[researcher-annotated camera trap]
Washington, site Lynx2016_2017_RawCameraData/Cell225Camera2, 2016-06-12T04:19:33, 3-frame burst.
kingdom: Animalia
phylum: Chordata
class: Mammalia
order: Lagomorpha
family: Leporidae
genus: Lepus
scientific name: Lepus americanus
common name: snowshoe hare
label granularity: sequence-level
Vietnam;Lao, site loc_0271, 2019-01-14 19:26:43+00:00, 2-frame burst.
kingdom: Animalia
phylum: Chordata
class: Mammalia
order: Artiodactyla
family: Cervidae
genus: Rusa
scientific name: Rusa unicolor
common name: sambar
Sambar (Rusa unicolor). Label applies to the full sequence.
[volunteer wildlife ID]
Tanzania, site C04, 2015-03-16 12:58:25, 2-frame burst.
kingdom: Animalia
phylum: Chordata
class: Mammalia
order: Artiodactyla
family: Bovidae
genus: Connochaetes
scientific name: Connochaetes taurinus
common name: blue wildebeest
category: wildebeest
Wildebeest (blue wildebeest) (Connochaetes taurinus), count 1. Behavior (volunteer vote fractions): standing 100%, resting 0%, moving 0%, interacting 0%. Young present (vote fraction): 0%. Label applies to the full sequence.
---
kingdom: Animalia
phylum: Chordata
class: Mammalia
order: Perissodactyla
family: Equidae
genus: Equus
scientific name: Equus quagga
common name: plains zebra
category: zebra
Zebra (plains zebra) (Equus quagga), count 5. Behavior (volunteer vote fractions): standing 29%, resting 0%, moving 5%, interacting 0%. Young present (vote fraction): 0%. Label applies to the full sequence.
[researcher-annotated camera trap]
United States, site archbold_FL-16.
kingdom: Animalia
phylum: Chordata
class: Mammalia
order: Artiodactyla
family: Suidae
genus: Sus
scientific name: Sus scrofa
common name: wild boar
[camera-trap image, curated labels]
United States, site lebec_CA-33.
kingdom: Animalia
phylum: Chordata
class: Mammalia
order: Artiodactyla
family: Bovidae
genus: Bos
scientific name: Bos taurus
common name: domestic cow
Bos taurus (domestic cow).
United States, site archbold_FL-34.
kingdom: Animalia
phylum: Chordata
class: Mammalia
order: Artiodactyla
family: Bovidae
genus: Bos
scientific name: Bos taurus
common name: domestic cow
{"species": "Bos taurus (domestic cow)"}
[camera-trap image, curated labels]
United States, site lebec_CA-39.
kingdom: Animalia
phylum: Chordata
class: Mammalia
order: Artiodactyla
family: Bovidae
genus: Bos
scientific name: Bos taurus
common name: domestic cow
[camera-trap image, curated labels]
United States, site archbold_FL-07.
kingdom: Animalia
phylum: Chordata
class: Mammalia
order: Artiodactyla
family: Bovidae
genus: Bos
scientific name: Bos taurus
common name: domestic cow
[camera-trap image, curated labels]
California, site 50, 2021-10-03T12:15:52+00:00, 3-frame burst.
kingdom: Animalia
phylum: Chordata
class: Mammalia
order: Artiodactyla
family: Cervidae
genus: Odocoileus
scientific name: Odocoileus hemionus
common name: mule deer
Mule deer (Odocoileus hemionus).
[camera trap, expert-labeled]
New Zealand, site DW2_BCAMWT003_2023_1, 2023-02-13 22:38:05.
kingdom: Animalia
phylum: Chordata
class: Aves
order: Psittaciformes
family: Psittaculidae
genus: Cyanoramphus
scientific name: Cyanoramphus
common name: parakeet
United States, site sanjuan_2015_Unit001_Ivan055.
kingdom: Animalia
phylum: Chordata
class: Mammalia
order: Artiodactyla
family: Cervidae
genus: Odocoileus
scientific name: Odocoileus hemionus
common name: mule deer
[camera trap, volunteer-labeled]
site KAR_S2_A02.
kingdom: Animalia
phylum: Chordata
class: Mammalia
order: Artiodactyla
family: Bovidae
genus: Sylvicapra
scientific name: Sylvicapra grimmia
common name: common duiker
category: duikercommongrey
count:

—————

WHAT YOU SHOULD DO:
Write only the number of lines in the listing that hold the word "frame".

SOLUTION FOR THIS EXERCISE:
4